A recently revealed federal investigation into Postmaster General Louis DeJoy’s political fundraising could derail the Postal Service Reform Act, a crucial bipartisan bill meant to provide much-needed relief to the U.S. Post Office.
The Washington Post reports that a spokesperson for DeJoy confirmed the postal chief is cooperating with the probe, which is linked to fundraising at his now-defunct North Carolina business. Current and former employees of DeJoy and New Breed Logistics have been interviewed by FBI agents in the past few weeks about allegations that employees were encouraged to donate to Republican candidates and were later reimbursed with employee bonuses. Through his spokesperson, DeJoy denies all wrongdoing.
The investigation and potential legal trouble for DeJoy jeopardizes his attempts to institute one of the biggest overhauls in the history of the USPS, which must have bipartisan support to happen.
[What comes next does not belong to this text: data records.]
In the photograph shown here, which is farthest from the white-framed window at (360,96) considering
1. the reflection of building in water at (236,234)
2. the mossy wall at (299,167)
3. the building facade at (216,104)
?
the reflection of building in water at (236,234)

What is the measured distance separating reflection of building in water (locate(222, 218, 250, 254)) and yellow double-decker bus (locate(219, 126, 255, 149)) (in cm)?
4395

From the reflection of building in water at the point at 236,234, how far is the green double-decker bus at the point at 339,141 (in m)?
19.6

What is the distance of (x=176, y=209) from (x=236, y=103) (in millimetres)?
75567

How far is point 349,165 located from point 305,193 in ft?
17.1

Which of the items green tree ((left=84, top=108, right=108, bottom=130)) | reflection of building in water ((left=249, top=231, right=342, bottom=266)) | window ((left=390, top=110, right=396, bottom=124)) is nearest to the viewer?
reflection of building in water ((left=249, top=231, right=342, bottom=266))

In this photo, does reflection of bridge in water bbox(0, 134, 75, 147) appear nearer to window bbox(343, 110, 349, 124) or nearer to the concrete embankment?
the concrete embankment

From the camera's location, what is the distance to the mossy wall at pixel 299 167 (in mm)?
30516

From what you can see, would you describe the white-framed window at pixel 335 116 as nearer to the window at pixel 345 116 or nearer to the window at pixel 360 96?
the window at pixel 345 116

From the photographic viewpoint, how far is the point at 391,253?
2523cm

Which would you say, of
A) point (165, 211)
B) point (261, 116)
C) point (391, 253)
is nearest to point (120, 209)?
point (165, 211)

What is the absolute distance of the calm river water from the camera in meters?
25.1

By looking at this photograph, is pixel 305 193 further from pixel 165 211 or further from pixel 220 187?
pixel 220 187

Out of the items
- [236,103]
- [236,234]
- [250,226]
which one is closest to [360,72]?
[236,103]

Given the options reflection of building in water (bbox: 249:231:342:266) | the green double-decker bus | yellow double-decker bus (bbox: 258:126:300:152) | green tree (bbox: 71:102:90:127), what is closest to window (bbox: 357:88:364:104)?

There are bills advancing in Congress that would restructure the Postal Service’s finances and ease $44 billion of debt, as well as finally address the controversial $5 billion annual retiree health-care payments the agency must pay.
But as one source told the Post, the investigation into DeJoy jeopardizes the bill simply because some people in Congress aren’t very invested in making it work. “Aside from the [postmaster general] being under investigation, nobody ultimately wants to do anything [on the bill] because everyone’s selfish and unreasonable,” a Senate aide said anonymously.
Some House Democrats have already privately discussed dropping their support for the measure in light of the DeJoy investigation, according to the Washington Post’s reporting. As of now, DeJoy still has the support of the agency’s board of governors. The six-member panel has resisted previous calls to remove DeJoy, who is widely unpopular with Democrats and their supporters, because they believe he tried to undermine the effectiveness of the USPS and caused massive slowdowns in mail service.